By contrast to the Benkman studies, the bulk of the literature concerned with effects of communities focuses on diffuse evolution (as opposed to coevolution). These studies examine how a focal (usually consumed) species is affected by altered community composition (usually of consumer species) [e.g. (Galen & Cuba, 2001; Relyea, 2002a,b; Stinchcombe & Rausher, 2002; Ghalambor et al., 2003)]. For example, tadpole tail shape and color, as well as foraging behavior, correlate with the species composition and abundance of amphibian vs insect predators (Relyea, 2002a,b).

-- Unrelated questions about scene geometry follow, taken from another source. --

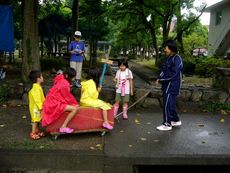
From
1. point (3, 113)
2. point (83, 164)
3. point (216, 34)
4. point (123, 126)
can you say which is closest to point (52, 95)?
point (83, 164)

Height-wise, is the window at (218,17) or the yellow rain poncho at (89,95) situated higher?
the window at (218,17)

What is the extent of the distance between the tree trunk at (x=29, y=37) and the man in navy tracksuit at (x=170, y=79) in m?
4.10

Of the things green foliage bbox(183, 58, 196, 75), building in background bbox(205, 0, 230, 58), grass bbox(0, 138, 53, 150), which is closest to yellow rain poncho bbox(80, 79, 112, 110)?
grass bbox(0, 138, 53, 150)

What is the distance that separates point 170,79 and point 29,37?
4.46 meters

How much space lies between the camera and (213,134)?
6547mm

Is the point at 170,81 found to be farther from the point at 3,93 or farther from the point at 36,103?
the point at 3,93

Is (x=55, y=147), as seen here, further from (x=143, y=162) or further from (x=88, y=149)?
(x=143, y=162)

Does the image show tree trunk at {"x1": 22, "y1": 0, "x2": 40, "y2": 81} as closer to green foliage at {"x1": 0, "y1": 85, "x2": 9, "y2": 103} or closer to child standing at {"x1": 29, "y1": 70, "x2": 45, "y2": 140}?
green foliage at {"x1": 0, "y1": 85, "x2": 9, "y2": 103}

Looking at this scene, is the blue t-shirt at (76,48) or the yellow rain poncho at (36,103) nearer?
the yellow rain poncho at (36,103)

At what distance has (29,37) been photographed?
9125 mm

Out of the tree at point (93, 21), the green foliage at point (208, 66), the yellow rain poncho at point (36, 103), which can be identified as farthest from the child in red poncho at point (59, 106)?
the tree at point (93, 21)

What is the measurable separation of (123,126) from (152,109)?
78.3 inches

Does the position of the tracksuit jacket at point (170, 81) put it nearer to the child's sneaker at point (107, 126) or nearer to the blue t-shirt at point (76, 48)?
the child's sneaker at point (107, 126)

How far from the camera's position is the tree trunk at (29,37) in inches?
358
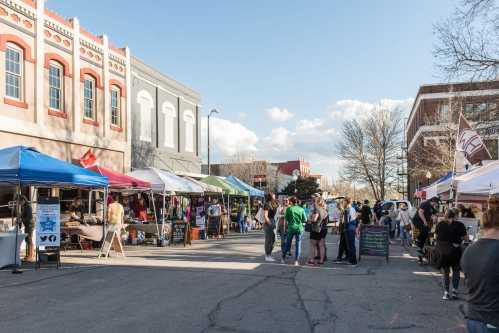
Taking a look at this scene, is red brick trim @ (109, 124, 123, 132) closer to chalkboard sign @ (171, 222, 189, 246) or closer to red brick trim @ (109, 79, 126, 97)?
red brick trim @ (109, 79, 126, 97)

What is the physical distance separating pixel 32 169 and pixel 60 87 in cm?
896

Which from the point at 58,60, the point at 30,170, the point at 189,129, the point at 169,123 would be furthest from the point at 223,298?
A: the point at 189,129

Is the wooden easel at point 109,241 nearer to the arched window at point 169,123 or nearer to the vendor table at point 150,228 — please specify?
the vendor table at point 150,228

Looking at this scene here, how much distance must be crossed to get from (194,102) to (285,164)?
76.1 m

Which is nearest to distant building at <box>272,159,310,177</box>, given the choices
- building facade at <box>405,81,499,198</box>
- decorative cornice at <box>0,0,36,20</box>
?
building facade at <box>405,81,499,198</box>

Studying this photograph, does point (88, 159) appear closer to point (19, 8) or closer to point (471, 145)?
point (19, 8)

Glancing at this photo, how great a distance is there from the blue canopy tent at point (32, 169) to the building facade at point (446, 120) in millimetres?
10464

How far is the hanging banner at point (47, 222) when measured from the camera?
12203 millimetres

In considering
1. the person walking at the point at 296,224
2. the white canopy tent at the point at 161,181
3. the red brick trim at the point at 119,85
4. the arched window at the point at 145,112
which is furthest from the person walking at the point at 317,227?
the arched window at the point at 145,112

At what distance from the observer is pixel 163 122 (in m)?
28.6

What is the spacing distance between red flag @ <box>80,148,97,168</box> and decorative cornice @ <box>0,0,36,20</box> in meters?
5.78

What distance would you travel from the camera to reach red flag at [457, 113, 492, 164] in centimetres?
1222

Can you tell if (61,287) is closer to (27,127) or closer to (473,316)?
(473,316)

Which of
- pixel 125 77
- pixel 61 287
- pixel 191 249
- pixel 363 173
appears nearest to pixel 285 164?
pixel 363 173
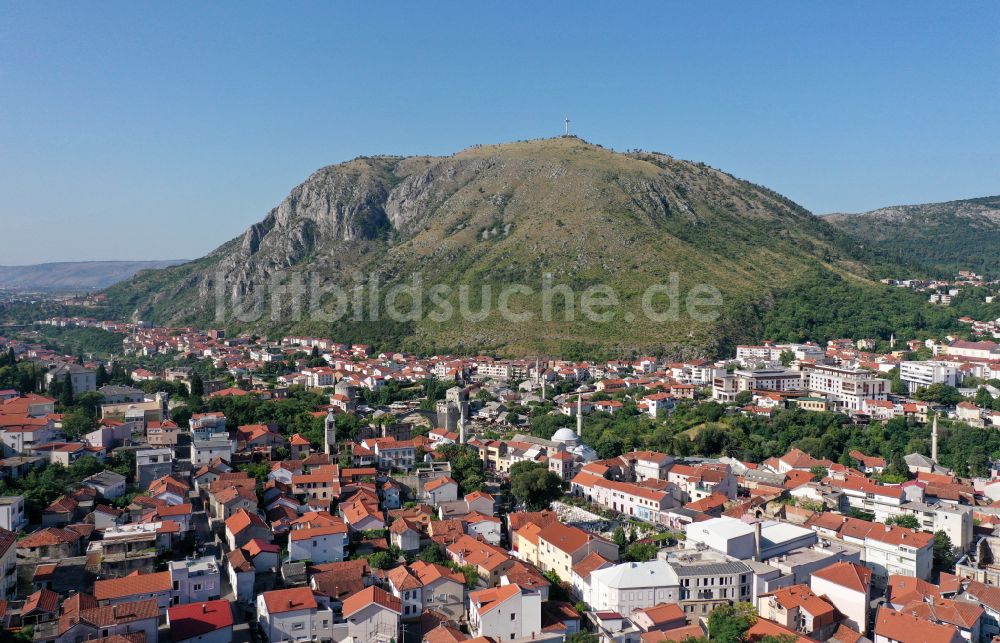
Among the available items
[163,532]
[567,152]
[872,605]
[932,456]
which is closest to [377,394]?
[163,532]

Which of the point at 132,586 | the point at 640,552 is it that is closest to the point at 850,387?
the point at 640,552

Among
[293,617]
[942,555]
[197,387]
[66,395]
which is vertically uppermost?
[66,395]

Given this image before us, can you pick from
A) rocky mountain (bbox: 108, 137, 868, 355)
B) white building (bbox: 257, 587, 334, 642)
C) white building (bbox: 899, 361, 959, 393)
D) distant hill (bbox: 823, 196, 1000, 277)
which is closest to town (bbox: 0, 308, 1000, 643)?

Tadpole morphology and behavior also change in response to competitive environment (Relyea, 2002b). Moreover, predation and competition have interactive effects, such that the magnitude of tadpole responses to predators depends on the competitive environment, and vice versa (e.g. responses in tail shape to predators are larger under low competition than under highly competitive regimes (Relyea, 2004)). Many of these shifts in morphological and behavioral traits are a result of phenotypic plasticity (which presumably itself has a genetic basis); in addition, some predator avoidance tail traits in tadpoles have a nonplastic genetic basis as well, and patterns of tail trait variation are consistent with local adaptation by tadpoles to predator community composition (Van Buskirk & McCollum, 1999; Relyea, 2002b).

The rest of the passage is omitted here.